What is asked>
- a) Please write out everything in the text on Cheongju International Airport from "Cheongju International Airport ()" down to "the Chungbuk Line.".
- b) Using the text on Cheongju International Airport, decide whether each statement agrees with it. Answer yes or no for each and quote the words that settle it: (i) The airport first opened as a military airbase in September 1978. (ii) Flights to Saipan still operate from the airport. (iii) The airport's parking lots can hold 1,000 vehicles.

Selected extract>
= = = =
Cheongju International Airport ()  is an international airport in Cheongwon-gu, Cheongju, South Korea. It also serves the cities of Daejeon and Sejong. In 2018, 2,453,649 passengers used the airport. It also houses the 17th fighter wing of the ROKAF. There is a railway station next to the airport, called Cheongju Airport station, which is on the Chungbuk Line.

Overview 
Cheongju International Airport is located at Ipsang-ri (a township), Naesu-eup (읍; town), Cheongwon-gu, Cheongju, Chungcheongbuk-do. A railway station is located nearby. It opened as a military airbase in September 1978, and in 1984, international airport construction began. The construction was completed in December 1996, and it was opened as Cheongju International Airport on April 28, 1997. During the mid 80's, Cheongju was selected as a possible site for Korea's main international airport before Incheon became the preferred location. It can process 1.23 million people from domestic flights and 1.15 million people from international flights annually, and the parking lots can hold 770 vehicles. In addition, airplanes can operate 196,000 times a year. There used to be flights to Busan and Saipan, but they were stopped due to low ridership. Currently, there are domestic flights to Jeju and international flights to China, Japan, Taiwan, and Thailand. Because Cheongju Airport is sharing with military, taking photograph or video of apron, runway and military facility is strictly prohibited.
= = = =
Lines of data
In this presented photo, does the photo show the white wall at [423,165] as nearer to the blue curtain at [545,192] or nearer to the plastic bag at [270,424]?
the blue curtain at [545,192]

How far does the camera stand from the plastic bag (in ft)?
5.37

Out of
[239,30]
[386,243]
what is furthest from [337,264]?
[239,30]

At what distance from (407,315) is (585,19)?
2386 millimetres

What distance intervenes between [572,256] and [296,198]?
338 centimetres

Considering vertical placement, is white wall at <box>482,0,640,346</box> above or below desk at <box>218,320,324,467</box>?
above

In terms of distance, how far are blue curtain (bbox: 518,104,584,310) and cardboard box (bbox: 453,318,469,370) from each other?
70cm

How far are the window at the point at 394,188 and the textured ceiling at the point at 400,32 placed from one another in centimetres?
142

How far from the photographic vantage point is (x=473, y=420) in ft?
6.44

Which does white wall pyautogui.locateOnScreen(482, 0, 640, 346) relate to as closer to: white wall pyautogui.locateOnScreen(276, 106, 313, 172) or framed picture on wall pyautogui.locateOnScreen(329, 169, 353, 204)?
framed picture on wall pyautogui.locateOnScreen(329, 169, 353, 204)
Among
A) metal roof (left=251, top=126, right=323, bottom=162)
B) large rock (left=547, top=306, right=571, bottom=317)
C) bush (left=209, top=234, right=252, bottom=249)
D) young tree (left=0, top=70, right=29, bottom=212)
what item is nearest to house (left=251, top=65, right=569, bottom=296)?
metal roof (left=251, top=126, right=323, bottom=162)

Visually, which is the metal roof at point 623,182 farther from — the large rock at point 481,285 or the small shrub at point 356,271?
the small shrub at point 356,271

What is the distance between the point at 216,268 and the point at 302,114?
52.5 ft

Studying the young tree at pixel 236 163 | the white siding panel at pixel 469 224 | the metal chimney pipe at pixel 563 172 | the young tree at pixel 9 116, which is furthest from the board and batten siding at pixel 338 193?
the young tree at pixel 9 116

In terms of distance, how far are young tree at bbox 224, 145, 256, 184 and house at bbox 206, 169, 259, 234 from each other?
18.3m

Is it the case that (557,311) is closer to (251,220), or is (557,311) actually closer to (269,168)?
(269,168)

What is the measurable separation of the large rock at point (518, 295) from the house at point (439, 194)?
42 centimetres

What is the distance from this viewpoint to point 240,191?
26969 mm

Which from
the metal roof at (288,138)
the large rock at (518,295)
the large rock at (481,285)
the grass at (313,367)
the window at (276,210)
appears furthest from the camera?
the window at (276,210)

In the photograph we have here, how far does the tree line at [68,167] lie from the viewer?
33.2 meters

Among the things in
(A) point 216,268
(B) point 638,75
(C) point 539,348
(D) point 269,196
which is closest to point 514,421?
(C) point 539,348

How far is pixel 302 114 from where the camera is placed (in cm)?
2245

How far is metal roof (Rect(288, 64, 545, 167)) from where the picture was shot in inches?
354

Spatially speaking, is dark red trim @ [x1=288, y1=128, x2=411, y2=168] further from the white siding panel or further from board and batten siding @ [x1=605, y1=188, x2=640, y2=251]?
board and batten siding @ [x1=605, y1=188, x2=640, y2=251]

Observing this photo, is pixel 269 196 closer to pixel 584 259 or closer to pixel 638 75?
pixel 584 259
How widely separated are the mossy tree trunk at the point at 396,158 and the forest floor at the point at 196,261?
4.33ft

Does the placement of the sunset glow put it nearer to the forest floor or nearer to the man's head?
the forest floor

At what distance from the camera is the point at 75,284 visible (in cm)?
= = = =
Responses in order>
- a)
Cheongju International Airport ()  is an international airport in Cheongwon-gu, Cheongju, South Korea. It also serves the cities of Daejeon and Sejong. In 2018, 2,453,649 passengers used the airport. It also houses the 17th fighter wing of the ROKAF. There is a railway station next to the airport, called Cheongju Airport station, which is on the Chungbuk Line.

- b)
(i) Yes: "It opened as a military airbase in September 1978"
(ii) No: "There used to be flights to Busan and Saipan, but they were stopped due to low ridership."
(iii) No: "the parking lots can hold 770 vehicles"